TASK INSTRUCTIONS: Return each line of the records below that contains the string "precise", treating case as significant.

>> BEGIN EXTRACTED DATA

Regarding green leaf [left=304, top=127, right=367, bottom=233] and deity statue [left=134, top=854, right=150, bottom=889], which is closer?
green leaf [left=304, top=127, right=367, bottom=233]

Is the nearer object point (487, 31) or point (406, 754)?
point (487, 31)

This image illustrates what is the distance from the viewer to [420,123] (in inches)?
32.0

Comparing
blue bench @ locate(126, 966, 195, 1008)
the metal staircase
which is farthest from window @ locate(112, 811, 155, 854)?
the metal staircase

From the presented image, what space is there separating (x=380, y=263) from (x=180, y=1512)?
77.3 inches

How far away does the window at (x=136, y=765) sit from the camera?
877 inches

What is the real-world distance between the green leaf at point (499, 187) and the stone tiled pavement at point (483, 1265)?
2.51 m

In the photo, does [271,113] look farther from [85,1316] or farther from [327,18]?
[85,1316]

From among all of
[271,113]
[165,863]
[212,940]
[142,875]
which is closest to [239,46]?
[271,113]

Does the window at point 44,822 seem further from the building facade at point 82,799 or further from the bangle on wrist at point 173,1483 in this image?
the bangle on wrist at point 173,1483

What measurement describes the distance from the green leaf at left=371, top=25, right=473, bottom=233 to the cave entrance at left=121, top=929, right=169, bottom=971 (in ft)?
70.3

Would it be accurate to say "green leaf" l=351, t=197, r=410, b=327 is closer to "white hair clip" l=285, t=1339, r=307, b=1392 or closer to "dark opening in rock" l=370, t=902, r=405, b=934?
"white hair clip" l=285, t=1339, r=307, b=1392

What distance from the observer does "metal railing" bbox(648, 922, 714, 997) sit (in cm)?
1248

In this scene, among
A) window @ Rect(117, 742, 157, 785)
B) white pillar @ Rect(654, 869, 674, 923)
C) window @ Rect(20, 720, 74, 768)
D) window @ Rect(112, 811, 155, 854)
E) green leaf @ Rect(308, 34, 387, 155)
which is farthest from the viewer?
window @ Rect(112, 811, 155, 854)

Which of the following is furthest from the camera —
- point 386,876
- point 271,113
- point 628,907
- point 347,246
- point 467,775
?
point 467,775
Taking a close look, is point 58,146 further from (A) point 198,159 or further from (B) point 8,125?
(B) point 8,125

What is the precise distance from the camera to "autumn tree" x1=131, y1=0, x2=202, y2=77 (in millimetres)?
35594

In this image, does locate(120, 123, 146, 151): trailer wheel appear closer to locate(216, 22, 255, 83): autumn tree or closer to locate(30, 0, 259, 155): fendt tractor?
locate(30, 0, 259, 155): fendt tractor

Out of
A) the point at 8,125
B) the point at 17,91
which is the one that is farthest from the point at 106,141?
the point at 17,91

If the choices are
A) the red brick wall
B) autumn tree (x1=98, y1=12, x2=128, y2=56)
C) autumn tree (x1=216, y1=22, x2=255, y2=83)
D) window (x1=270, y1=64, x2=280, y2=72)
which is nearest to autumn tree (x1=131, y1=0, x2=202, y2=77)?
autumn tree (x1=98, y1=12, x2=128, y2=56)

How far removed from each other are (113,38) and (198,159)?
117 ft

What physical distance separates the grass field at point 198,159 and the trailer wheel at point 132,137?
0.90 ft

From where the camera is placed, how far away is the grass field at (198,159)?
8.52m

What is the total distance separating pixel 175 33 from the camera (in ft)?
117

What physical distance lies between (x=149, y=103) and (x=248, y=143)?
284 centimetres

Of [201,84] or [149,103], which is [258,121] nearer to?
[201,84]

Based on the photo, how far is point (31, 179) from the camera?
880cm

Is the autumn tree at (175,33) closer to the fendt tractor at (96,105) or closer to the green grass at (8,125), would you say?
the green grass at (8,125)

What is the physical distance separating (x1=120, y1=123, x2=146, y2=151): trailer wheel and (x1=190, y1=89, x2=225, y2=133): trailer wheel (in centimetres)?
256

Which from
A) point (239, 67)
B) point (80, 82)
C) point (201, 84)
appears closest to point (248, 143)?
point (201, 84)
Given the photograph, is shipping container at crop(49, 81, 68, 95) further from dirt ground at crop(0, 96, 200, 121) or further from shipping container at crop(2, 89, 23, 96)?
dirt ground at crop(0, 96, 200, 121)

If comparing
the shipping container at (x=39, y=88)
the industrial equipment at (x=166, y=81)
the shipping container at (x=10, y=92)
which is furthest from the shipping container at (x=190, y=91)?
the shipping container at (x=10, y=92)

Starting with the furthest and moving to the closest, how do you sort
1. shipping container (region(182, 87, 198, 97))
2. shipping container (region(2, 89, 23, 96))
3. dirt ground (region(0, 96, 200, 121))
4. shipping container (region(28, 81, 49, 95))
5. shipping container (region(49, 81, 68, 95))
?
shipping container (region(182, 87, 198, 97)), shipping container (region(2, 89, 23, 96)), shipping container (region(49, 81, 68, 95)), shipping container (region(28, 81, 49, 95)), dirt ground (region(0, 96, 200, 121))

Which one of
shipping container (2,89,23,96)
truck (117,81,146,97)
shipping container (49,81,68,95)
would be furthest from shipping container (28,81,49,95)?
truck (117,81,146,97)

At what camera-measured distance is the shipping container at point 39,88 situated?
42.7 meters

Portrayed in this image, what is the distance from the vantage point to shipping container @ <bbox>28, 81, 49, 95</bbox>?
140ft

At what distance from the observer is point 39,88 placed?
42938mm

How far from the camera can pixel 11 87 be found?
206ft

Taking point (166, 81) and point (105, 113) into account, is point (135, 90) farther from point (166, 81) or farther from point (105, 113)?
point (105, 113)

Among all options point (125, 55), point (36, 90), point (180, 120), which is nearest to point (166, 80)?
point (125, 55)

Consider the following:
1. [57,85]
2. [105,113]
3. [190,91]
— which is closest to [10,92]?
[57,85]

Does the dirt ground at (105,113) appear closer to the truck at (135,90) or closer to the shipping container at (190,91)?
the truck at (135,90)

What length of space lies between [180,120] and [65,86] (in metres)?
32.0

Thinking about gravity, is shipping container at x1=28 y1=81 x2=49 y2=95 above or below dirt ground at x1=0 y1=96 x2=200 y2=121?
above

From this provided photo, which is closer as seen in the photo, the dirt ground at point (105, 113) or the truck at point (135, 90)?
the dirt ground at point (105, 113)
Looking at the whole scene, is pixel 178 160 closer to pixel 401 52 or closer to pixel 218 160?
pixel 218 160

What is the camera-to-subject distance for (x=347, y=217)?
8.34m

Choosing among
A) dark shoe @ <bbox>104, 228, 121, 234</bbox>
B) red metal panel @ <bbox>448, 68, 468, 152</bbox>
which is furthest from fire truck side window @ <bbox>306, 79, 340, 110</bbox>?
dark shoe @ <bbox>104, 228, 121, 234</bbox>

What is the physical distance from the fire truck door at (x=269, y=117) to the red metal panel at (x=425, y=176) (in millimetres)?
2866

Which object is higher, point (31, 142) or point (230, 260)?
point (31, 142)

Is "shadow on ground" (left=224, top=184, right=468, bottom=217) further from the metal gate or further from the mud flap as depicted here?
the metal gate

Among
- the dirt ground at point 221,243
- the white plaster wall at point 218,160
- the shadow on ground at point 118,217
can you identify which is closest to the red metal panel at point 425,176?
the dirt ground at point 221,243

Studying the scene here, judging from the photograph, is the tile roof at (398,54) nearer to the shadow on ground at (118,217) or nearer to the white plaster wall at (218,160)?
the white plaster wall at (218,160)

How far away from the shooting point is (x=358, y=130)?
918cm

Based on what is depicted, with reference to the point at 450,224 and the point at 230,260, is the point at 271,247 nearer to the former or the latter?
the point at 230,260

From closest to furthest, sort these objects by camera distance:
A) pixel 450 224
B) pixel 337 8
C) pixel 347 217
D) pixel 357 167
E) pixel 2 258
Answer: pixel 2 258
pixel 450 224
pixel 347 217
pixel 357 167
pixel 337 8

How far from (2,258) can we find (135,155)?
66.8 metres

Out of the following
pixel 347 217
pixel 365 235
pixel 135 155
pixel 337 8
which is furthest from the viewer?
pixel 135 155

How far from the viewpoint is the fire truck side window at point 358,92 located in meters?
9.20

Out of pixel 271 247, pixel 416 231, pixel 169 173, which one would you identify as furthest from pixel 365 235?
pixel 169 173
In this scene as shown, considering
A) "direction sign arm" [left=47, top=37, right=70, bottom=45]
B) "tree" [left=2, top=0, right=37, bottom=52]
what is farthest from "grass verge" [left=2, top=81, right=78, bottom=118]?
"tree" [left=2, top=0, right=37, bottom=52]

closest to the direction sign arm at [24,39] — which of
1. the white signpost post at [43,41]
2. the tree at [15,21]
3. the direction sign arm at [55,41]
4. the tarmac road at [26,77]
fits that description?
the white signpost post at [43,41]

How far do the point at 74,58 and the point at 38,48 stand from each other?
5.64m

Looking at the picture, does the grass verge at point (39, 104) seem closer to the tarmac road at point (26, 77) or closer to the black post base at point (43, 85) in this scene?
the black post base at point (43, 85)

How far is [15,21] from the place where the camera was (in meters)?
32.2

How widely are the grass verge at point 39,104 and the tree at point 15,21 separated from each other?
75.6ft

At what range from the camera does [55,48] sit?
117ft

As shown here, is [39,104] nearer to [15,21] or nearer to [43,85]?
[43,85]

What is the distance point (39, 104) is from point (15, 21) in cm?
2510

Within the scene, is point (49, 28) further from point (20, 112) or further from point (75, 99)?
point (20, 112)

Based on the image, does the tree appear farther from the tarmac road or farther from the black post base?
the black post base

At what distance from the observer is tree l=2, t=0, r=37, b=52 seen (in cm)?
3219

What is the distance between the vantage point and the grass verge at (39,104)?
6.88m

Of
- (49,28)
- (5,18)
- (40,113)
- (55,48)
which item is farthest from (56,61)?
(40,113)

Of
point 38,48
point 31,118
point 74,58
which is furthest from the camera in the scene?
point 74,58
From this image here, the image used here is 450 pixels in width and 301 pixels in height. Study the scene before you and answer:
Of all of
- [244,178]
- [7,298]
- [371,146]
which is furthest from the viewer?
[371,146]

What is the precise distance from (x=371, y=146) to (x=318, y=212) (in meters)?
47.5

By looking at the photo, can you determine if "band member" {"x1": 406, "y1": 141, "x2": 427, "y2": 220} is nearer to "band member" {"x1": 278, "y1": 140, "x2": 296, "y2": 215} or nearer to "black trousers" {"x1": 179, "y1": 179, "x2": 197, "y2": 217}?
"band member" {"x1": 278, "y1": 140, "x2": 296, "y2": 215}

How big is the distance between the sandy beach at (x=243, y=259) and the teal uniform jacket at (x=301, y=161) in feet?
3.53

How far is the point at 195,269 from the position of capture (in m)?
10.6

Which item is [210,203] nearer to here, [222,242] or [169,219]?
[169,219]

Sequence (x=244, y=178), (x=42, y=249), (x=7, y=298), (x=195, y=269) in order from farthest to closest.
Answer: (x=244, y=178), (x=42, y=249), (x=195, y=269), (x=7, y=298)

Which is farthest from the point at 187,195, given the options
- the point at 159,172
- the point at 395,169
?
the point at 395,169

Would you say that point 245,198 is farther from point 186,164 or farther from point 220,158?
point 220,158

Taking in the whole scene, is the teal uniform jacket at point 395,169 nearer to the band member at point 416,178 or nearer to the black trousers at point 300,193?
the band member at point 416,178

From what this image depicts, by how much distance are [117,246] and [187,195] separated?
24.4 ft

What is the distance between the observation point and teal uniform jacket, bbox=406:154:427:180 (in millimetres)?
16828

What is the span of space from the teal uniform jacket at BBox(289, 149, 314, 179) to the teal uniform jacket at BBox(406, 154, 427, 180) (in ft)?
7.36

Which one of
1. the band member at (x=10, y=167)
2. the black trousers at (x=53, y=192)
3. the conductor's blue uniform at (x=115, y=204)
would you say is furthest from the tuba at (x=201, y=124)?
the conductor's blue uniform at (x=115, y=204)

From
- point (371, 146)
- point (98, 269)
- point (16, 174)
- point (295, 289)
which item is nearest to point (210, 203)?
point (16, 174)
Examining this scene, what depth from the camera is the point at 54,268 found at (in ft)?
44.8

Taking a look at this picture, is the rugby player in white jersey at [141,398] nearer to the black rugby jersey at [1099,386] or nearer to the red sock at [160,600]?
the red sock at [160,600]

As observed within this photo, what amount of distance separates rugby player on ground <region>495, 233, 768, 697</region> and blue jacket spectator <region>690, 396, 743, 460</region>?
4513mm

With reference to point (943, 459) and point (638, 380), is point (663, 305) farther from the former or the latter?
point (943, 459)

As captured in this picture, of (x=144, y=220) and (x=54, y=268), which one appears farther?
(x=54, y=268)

>> END EXTRACTED DATA

ANSWER FOR THE TASK:
What is the precise distance from the camera to "autumn tree" x1=131, y1=0, x2=202, y2=77 (in millimetres)?
What is the precise distance from (x=371, y=146) to (x=318, y=212) (in meters)?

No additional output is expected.